_Written problem_
Copy every record below word for word, omitting the pictures.

_Stored data_
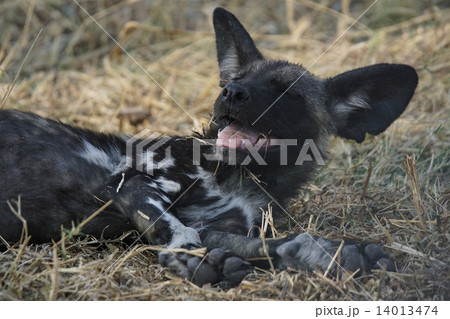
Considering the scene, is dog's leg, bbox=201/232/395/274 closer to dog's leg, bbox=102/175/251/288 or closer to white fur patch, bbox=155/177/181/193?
dog's leg, bbox=102/175/251/288

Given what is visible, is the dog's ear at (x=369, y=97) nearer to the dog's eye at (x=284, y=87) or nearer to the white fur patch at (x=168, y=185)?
the dog's eye at (x=284, y=87)

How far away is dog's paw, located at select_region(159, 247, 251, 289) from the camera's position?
3.09 metres

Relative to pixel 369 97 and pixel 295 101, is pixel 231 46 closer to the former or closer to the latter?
pixel 295 101

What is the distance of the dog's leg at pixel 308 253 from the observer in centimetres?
314

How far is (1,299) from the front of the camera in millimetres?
2754

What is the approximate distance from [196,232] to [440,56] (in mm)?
4098

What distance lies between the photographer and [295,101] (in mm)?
4059

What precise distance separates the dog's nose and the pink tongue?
8.1 inches

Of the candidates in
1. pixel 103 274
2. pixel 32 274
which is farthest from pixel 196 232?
pixel 32 274

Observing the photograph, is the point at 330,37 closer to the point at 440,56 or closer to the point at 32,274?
the point at 440,56

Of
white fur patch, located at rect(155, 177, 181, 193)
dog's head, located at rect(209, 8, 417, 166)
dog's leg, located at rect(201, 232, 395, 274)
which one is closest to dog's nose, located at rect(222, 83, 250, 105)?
dog's head, located at rect(209, 8, 417, 166)

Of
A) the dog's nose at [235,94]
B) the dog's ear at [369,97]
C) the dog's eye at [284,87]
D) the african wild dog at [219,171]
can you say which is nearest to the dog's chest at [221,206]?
the african wild dog at [219,171]

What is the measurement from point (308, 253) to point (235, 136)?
0.98 meters

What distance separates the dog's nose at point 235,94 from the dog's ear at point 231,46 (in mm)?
769
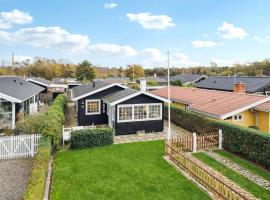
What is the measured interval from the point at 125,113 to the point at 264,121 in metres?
10.6

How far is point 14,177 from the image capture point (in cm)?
1205

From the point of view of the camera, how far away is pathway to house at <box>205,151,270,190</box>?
1133 centimetres

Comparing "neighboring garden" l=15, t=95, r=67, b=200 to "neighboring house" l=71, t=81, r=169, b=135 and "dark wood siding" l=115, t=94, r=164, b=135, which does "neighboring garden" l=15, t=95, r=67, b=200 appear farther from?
"dark wood siding" l=115, t=94, r=164, b=135

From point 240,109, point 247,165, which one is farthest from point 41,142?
point 240,109

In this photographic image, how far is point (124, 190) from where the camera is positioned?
34.8ft

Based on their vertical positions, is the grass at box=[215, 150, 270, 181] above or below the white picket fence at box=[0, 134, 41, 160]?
below

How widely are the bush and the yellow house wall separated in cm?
1146

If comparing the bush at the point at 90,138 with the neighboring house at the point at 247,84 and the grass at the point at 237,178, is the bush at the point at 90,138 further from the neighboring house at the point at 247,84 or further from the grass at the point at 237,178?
the neighboring house at the point at 247,84

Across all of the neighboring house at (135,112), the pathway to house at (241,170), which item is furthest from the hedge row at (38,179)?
the pathway to house at (241,170)

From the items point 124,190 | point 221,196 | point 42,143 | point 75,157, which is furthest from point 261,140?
point 42,143

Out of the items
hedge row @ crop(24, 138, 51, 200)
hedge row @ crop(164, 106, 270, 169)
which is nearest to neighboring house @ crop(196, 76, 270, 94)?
hedge row @ crop(164, 106, 270, 169)

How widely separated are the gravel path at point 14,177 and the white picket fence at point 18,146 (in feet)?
1.64

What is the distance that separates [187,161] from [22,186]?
25.4ft

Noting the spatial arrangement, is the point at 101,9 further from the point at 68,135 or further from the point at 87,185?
the point at 87,185
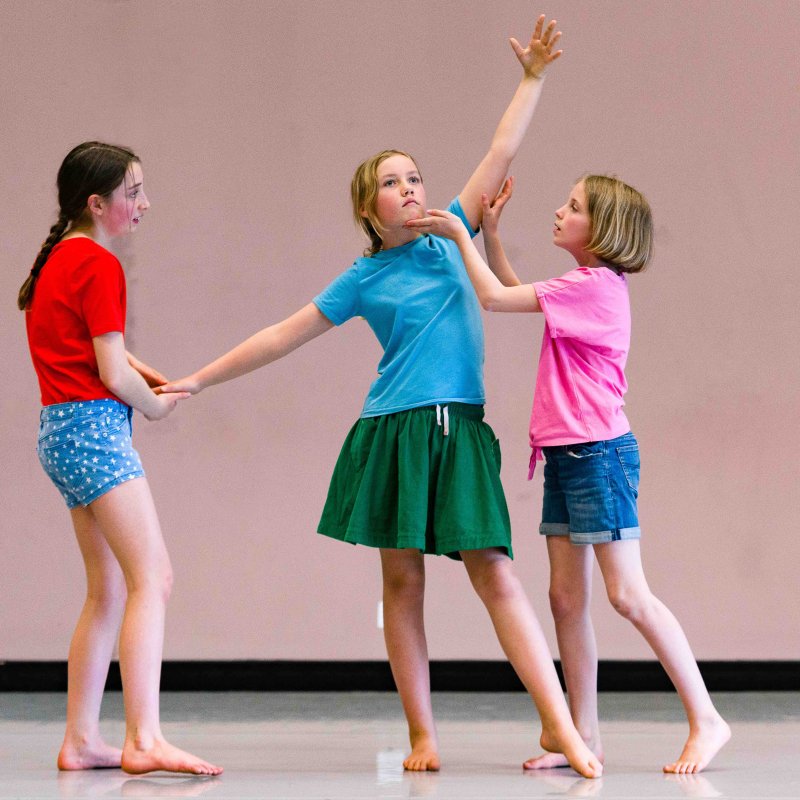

_Output_
Considering the scene, is dog's leg, bbox=201/232/395/274 closer to dog's leg, bbox=102/175/251/288 or closer to white fur patch, bbox=155/177/181/193?
dog's leg, bbox=102/175/251/288

Given what is visible, is the dog's ear at (x=369, y=97) nearer to the dog's eye at (x=284, y=87) or nearer to the white fur patch at (x=168, y=185)?
the dog's eye at (x=284, y=87)

How far away is dog's paw, located at select_region(159, 247, 251, 289) from the camera's position?
3.09 metres

Relative to pixel 369 97 and pixel 295 101, is pixel 231 46 closer to the former or closer to the latter?
pixel 295 101

What is the distance of the dog's leg at pixel 308 253 from the observer in centimetres?
314

How far is (1,299) from the front of the camera in millimetres?
2754

What is the approximate distance from [196,232] to [440,56] (in mm)?
4098

What distance lies between the photographer and [295,101] (in mm)?
4059

What precise distance separates the dog's nose and the pink tongue?
8.1 inches

Of the candidates in
1. pixel 103 274
2. pixel 32 274
which is farthest from pixel 196 232?
pixel 32 274

Observing the photograph, is the point at 330,37 closer to the point at 440,56 or closer to the point at 32,274?
the point at 440,56

Of
white fur patch, located at rect(155, 177, 181, 193)
dog's head, located at rect(209, 8, 417, 166)
dog's leg, located at rect(201, 232, 395, 274)
which one is closest to dog's nose, located at rect(222, 83, 250, 105)?
dog's head, located at rect(209, 8, 417, 166)

Of
A) the dog's nose at [235,94]
B) the dog's ear at [369,97]
C) the dog's eye at [284,87]
D) the african wild dog at [219,171]
can you say which is nearest to the dog's chest at [221,206]?
the african wild dog at [219,171]

What is the measurement from point (308, 253) to point (235, 136)?
0.98 meters

What distance separates the dog's nose at point 235,94 from the dog's ear at point 231,46 (in mm)?
769
What is the measured interval from the point at 125,113 to the point at 264,121 in metres?
10.6

How far is point 14,177 from the image capture point (in cm)?
1205

From the point of view of the camera, how far away is pathway to house at <box>205,151,270,190</box>?
1133 centimetres

Comparing "neighboring garden" l=15, t=95, r=67, b=200 to "neighboring house" l=71, t=81, r=169, b=135 and "dark wood siding" l=115, t=94, r=164, b=135, which does "neighboring garden" l=15, t=95, r=67, b=200 appear farther from?
"dark wood siding" l=115, t=94, r=164, b=135

From point 240,109, point 247,165, which one is farthest from point 41,142?
point 240,109

In this photographic image, how far is point (124, 190) from where the camera is positioned?
34.8ft

Based on their vertical positions, is the grass at box=[215, 150, 270, 181] above or below the white picket fence at box=[0, 134, 41, 160]?
below

How widely are the bush and the yellow house wall separated in cm?
1146

If comparing the bush at the point at 90,138 with the neighboring house at the point at 247,84 and the grass at the point at 237,178, is the bush at the point at 90,138 further from the neighboring house at the point at 247,84 or further from the grass at the point at 237,178?
the neighboring house at the point at 247,84

Across all of the neighboring house at (135,112), the pathway to house at (241,170), which item is furthest from the hedge row at (38,179)?
the pathway to house at (241,170)

From the items point 124,190 | point 221,196 | point 42,143 | point 75,157, which is furthest from point 261,140?
point 42,143

Out of the items
hedge row @ crop(24, 138, 51, 200)
hedge row @ crop(164, 106, 270, 169)
which is nearest to neighboring house @ crop(196, 76, 270, 94)?
hedge row @ crop(164, 106, 270, 169)

How widely separated are the gravel path at point 14,177 and the white picket fence at point 18,146 (in feet)?
1.64

What is the distance that separates [187,161] from [22,186]?
25.4ft

Noting the spatial arrangement, is the point at 101,9 further from the point at 68,135 or further from the point at 87,185?
the point at 87,185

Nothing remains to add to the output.